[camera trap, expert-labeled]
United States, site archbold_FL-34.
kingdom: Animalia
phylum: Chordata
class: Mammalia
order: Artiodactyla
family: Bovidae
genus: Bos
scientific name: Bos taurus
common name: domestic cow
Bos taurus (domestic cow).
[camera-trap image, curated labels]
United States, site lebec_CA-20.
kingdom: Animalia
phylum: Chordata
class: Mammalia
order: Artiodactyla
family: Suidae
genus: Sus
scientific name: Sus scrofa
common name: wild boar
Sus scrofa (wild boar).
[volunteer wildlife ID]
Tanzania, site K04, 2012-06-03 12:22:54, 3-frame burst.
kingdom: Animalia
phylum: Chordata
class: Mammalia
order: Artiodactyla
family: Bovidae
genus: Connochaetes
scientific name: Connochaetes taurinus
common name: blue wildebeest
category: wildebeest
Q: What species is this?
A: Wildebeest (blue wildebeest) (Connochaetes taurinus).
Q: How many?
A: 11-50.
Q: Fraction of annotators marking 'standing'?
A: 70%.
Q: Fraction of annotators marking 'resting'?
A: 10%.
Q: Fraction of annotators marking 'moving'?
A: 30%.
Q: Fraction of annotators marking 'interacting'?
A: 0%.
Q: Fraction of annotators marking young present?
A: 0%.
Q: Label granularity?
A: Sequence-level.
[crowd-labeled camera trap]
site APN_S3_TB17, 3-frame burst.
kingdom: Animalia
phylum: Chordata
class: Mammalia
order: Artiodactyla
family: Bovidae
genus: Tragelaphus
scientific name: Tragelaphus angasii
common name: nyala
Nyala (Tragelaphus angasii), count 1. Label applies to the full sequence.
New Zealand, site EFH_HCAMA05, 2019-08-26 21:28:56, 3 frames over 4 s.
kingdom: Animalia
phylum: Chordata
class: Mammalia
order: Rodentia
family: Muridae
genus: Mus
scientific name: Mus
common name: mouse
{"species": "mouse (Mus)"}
- - - -
**What the task requires:**
What is wanted is every line above, written out exactly.

**Solution to this exercise:**
[camera trap, expert-labeled]
United States, site archbold_FL-34.
kingdom: Animalia
phylum: Chordata
class: Mammalia
order: Artiodactyla
family: Bovidae
genus: Bos
scientific name: Bos taurus
common name: domestic cow
Bos taurus (domestic cow).
[camera-trap image, curated labels]
United States, site lebec_CA-20.
kingdom: Animalia
phylum: Chordata
class: Mammalia
order: Artiodactyla
family: Suidae
genus: Sus
scientific name: Sus scrofa
common name: wild boar
Sus scrofa (wild boar).
[volunteer wildlife ID]
Tanzania, site K04, 2012-06-03 12:22:54, 3-frame burst.
kingdom: Animalia
phylum: Chordata
class: Mammalia
order: Artiodactyla
family: Bovidae
genus: Connochaetes
scientific name: Connochaetes taurinus
common name: blue wildebeest
category: wildebeest
Q: What species is this?
A: Wildebeest (blue wildebeest) (Connochaetes taurinus).
Q: How many?
A: 11-50.
Q: Fraction of annotators marking 'standing'?
A: 70%.
Q: Fraction of annotators marking 'resting'?
A: 10%.
Q: Fraction of annotators marking 'moving'?
A: 30%.
Q: Fraction of annotators marking 'interacting'?
A: 0%.
Q: Fraction of annotators marking young present?
A: 0%.
Q: Label granularity?
A: Sequence-level.
[crowd-labeled camera trap]
site APN_S3_TB17, 3-frame burst.
kingdom: Animalia
phylum: Chordata
class: Mammalia
order: Artiodactyla
family: Bovidae
genus: Tragelaphus
scientific name: Tragelaphus angasii
common name: nyala
Nyala (Tragelaphus angasii), count 1. Label applies to the full sequence.
New Zealand, site EFH_HCAMA05, 2019-08-26 21:28:56, 3 frames over 4 s.
kingdom: Animalia
phylum: Chordata
class: Mammalia
order: Rodentia
family: Muridae
genus: Mus
scientific name: Mus
common name: mouse
{"species": "mouse (Mus)"}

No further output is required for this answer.